* _Exercise brief_:
Return every item below word for word, changing nothing.

== == ==

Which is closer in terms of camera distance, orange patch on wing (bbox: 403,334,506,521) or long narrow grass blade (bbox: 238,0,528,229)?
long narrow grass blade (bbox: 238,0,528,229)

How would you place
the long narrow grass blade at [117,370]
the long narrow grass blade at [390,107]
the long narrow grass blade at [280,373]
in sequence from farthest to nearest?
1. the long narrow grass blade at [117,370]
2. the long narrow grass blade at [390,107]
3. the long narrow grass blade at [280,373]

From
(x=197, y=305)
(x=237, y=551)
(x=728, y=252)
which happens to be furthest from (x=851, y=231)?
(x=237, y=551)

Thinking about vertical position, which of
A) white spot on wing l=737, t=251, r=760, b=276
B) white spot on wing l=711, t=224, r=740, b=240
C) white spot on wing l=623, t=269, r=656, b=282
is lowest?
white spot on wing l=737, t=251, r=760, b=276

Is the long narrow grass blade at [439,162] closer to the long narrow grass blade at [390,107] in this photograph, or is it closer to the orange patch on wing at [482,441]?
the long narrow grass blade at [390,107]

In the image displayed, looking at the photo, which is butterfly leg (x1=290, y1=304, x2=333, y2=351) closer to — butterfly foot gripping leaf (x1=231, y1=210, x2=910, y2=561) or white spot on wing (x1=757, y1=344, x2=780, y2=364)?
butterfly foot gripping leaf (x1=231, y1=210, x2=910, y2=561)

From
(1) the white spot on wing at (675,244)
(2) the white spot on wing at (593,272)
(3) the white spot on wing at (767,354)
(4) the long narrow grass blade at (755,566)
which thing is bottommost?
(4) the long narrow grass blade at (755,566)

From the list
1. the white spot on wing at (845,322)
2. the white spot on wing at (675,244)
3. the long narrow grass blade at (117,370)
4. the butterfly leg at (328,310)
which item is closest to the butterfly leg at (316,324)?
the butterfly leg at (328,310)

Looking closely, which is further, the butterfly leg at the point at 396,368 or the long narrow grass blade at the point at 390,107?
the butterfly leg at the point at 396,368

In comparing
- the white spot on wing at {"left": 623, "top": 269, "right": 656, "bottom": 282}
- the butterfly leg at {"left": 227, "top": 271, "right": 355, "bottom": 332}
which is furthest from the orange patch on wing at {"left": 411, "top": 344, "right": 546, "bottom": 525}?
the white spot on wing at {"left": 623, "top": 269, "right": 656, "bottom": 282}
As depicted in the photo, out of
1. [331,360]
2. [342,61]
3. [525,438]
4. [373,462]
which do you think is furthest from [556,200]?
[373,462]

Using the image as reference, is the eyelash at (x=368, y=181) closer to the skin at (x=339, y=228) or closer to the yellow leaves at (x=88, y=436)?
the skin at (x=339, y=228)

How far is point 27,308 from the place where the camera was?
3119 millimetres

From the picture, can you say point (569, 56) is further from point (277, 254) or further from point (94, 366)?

== == ==

* _Output_:
Which is closer in terms of camera distance, orange patch on wing (bbox: 403,334,506,521) or long narrow grass blade (bbox: 238,0,528,229)?
long narrow grass blade (bbox: 238,0,528,229)

How would you place
the long narrow grass blade at [117,370]
the long narrow grass blade at [390,107]
the long narrow grass blade at [280,373]
in sequence from farthest to nearest?
1. the long narrow grass blade at [117,370]
2. the long narrow grass blade at [390,107]
3. the long narrow grass blade at [280,373]

From
(x=197, y=305)
(x=237, y=551)
(x=728, y=252)
which happens to be furthest from (x=851, y=231)?
(x=237, y=551)

Thinking about vertical position, which of
A) white spot on wing l=737, t=251, r=760, b=276
B) white spot on wing l=711, t=224, r=740, b=240
C) white spot on wing l=623, t=269, r=656, b=282
is lowest?
white spot on wing l=737, t=251, r=760, b=276

Is the long narrow grass blade at [439,162] closer to the long narrow grass blade at [390,107] in this photograph, or is it closer to the orange patch on wing at [482,441]?
the long narrow grass blade at [390,107]

In the image displayed, looking at the photo, which is butterfly leg (x1=290, y1=304, x2=333, y2=351) closer to — butterfly foot gripping leaf (x1=231, y1=210, x2=910, y2=561) or white spot on wing (x1=757, y1=344, x2=780, y2=364)?
butterfly foot gripping leaf (x1=231, y1=210, x2=910, y2=561)

From
(1) the white spot on wing at (675,244)
(2) the white spot on wing at (593,272)
(3) the white spot on wing at (767,354)
(4) the long narrow grass blade at (755,566)
which thing is bottommost?
(4) the long narrow grass blade at (755,566)

From the list
1. the white spot on wing at (845,322)
2. the white spot on wing at (675,244)
3. the long narrow grass blade at (117,370)
4. the butterfly leg at (328,310)
which item is closest to the butterfly leg at (316,324)?
the butterfly leg at (328,310)

Looking closely, which is further, the butterfly leg at the point at 396,368 or the long narrow grass blade at the point at 390,107?
the butterfly leg at the point at 396,368

In comparing
- the white spot on wing at {"left": 623, "top": 269, "right": 656, "bottom": 282}
- the butterfly leg at {"left": 227, "top": 271, "right": 355, "bottom": 332}
which is furthest from the orange patch on wing at {"left": 411, "top": 344, "right": 546, "bottom": 525}?
the white spot on wing at {"left": 623, "top": 269, "right": 656, "bottom": 282}
As depicted in the photo, out of
1. [331,360]
2. [342,61]
3. [525,438]
4. [373,462]
which do you think is furthest from [556,200]?
[373,462]

Using the image as reference, is the eyelash at (x=368, y=181) closer to the skin at (x=339, y=228) or closer to the yellow leaves at (x=88, y=436)?
the skin at (x=339, y=228)

How far is point 27,308 from the place where the camera was?
3119 millimetres

From the picture, can you say point (569, 56) is further from point (277, 254) or further from point (94, 366)?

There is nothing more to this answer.